Input records:
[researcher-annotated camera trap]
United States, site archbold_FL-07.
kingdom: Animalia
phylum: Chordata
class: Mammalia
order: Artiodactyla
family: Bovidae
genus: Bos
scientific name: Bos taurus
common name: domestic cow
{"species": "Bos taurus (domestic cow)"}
...
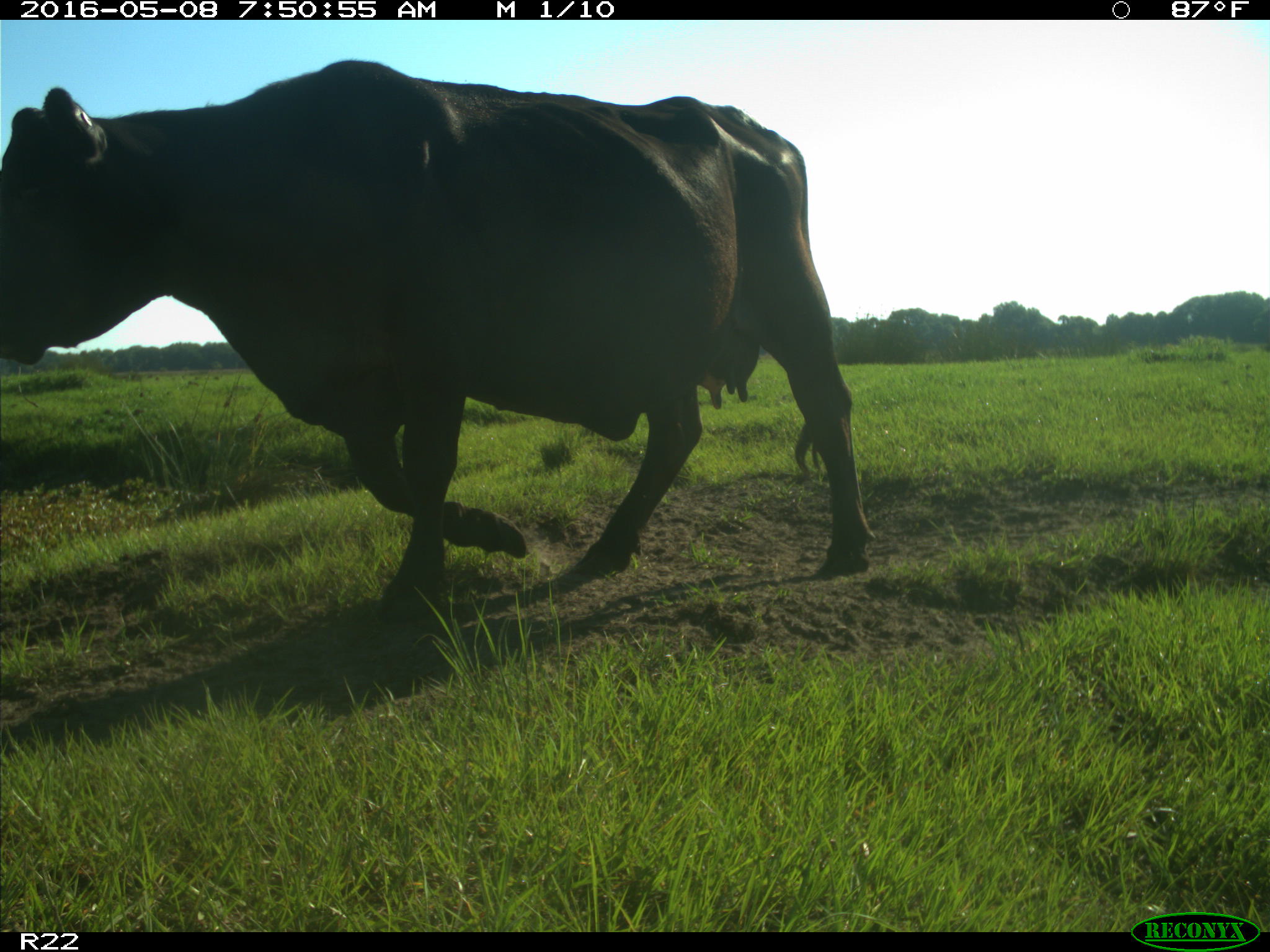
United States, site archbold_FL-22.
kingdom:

Assigned task: Tell how many lines of the data include the word "United", without any other words.

Your solution: 2